Kesaksian Pengasuh Ponpes di Banyumas soal Perusakan Masjid

CNN Indonesia | Kamis, 21/03/2019 20:55 WIB
Kesaksian Pengasuh Ponpes di Banyumas soal Perusakan Masjid Ilustrasi. (Istockphoto/D-Keine)
Jakarta, CNN Indonesia -- Sejumlah sarana termasuk masjid di kawasan Pondok Pesantren Mi'tahul Falah, Desa Buniayu, Banyumas, Jawa Tengah mengalami perusakan oleh orang tak dikenal, Kamis (21/3).

Petugas dari Polres Banyumas menyelidiki perusakan yang diduga dilakukan lebih dari satu orang pada dini hari tadi.

Kapolres Banyumas AKBP Bambang Yudhantara Salamun mengatakan titik yang dirusak itu adalah bagian depan sebuah rumah, kebun, serta masjid di ponpes tersebut.


"Kejadian ini berlangsung hampir bersamaan dan diduga dilakukan oleh lebih dari satu orang.
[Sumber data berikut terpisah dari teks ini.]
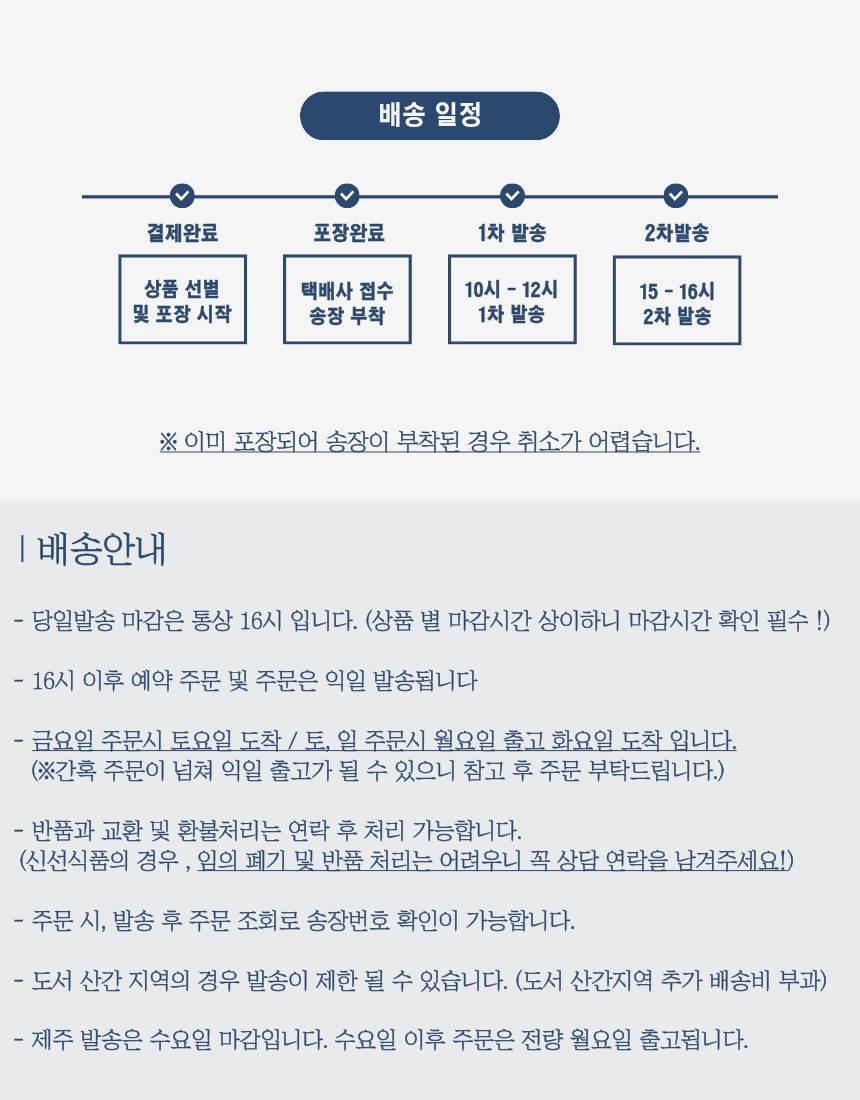 배송 일정

결제완료

상품 선별
및 포장 시작

포장완료

택배사 접수
송장 부착

1차 발송

10시 - 12시
1차 발송

2차발송

15 - 16시
2차 발송

※ 이미 포장되어 송장이 부착된 경우 취소가 어렵습니다.

| 배송안내

- 당일발송 마감은 통상 16시 입니다. (상품 별 마감시간 상이하니 마감시간 확인 필수 !)

- 16시 이후 예약 주문 및 주문은 익일 발송됩니다

- 금요일 주문시 토요일 도착 / 토, 일 주문시 월요일 출고 화요일 도착 입니다.
(※간혹 주문이 넘쳐 익일 출고가 될 수 있으니 참고 후 주문 부탁드립니다.)

- 반품과 교환 및 환불처리는 연락 후 처리 가능합니다.
(신선식품의 경우 , 임의 폐기 및 반품 처리는 어려우니 꼭 상담 연락을 남겨주세요!)

- 주문 시, 발송 후 주문 조회로 송장번호 확인이 가능합니다.

- 도서 산간 지역의 경우 발송이 제한 될 수 있습니다. (도서 산간지역 추가 배송비 부과)

- 제주 발송은 수요일 마감입니다. 수요일 이후 주문은 전량 월요일 출고됩니다.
Saat ini, kami masih menyelidiki motif dan pelaku," ucap Kapolres.

Ia lalu menerangkan sejumlah kerusakan yang terjadi di antaranya pohon jati, pohon durian, dan pohon kayu merah di kebun Ponpes tersebut yang ditebang orang tak dikenal.
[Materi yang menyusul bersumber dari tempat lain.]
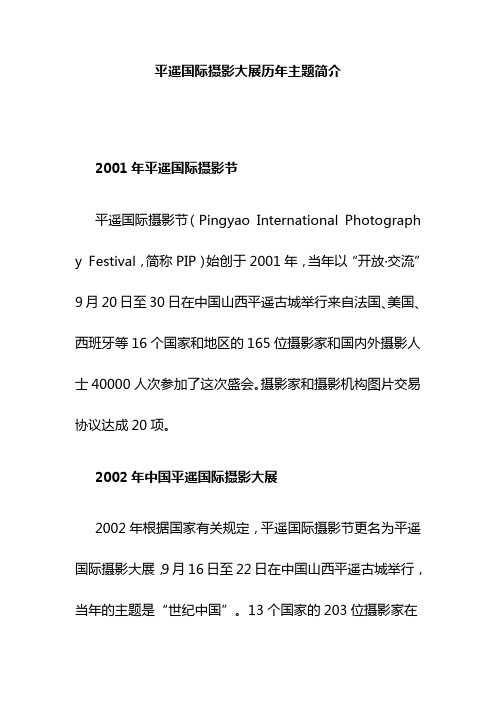 平遥国际摄影大展历年主题简介

2001 年平遥国际摄影节

平遥国际摄影节（Pingyao International Photography Festival，简称 PIP）始创于 2001 年，当年以“开放·交流”9 月 20 日至 30 日在中国山西平遥古城举行来自法国、美国、西班牙等 16 个国家和地区的 165 位摄影家和国内外摄影人士 40000 人次参加了这次盛会。摄影家和摄影机构图片交易协议达成 20 项。

2002 年中国平遥国际摄影大展

2002 年根据国家有关规定，平遥国际摄影节更名为平遥国际摄影大展，9 月 16 日至 22 日在中国山西平遥古城举行，当年的主题是“世纪中国”。13 个国家的 203 位摄影家在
Karung berisi padi milik warga yang rumahnya tidak jauh dari pondok pesantren turut menjadi sasaran perusakan. Demikian pula dengan lantai dan bagian depan rumah tokoh agama dirusak serta sejumlah kitab di tempat pendidikan agama ditemukan di dalam sumur. Bahkan, karpet di Masjid Jami Daarussalam diacak-acak, dikotori, dan dibawa ke jalan.


Salah seorang pengasuh Pondok Pesantren Mi'tahul Falah, Muhammad Fatulah mengatakan pada Kamis dini hari, ada warga yang mendengar aktivitas manusia sedang menebang pohon.
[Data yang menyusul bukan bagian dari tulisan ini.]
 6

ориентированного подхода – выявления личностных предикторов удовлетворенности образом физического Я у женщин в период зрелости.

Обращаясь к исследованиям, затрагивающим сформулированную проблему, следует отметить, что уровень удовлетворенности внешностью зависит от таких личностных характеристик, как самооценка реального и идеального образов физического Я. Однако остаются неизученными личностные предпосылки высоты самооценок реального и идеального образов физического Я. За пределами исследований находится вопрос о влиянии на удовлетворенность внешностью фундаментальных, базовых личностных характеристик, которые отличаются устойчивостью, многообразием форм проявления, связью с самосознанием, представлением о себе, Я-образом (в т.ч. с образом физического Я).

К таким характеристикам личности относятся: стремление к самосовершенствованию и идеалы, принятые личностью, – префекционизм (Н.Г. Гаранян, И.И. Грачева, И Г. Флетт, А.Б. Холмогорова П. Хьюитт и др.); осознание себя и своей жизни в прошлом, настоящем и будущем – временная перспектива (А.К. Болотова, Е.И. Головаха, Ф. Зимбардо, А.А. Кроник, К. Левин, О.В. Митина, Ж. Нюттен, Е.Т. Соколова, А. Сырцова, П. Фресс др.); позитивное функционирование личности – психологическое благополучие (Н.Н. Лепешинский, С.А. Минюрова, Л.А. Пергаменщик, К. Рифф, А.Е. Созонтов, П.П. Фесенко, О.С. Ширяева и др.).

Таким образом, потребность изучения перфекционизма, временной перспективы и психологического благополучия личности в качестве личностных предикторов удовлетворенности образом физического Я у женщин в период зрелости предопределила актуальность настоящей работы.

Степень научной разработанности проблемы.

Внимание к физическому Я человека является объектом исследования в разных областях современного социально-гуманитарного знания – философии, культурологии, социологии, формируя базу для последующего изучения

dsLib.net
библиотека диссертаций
"Namun, warga tersebut takut sehingga tidak berani keluar rumah," ujarnya.

Salah seorang tokoh masyarakat Desa Buniayu, Abdul Majid mengaku sekitar pukul 03.00 WIB mendengar suara 'bletok' atau benturan antarbenda keras di luar rumahnya setidaknya hingga tiga kali.

"Setelah saya lihat, ternyata bagian dinding dan lantai keramik sudah dirusak oleh orang," kata pria yang juga takmir masjid tersebut.

Abdul Majid lantas mengaku berangkat ke Masjid Darussalam di Ponpes Mi'tahul Falah karena akan menjadi imam salat Subuh. Namun, di sana dia kaget mendapati karpet masjid dalam kondisi kotor dan sebagian berada di jalan.

Dia juga mengecek tempat pendidikan agama yang tidak jauh dari rumahnya dan mendapati kitab atau buku-buku pelajaran agama berada di dalam sumur.

Bambang mengatakan pihaknya belum bisa menyimpulkan motif pelaku dan hingga saat ini masih memeriksa sejumlah saksi.

"Perkembangannya nanti kami sampaikan. Kalau jumlah orangnya berapa belum kita simpulkan, namun dari keterangan dari saksi saat penebangan pohon, ada orang berkomunikasi, kemungkinan pelakunya lebih dari satu orang," ujar Bambang.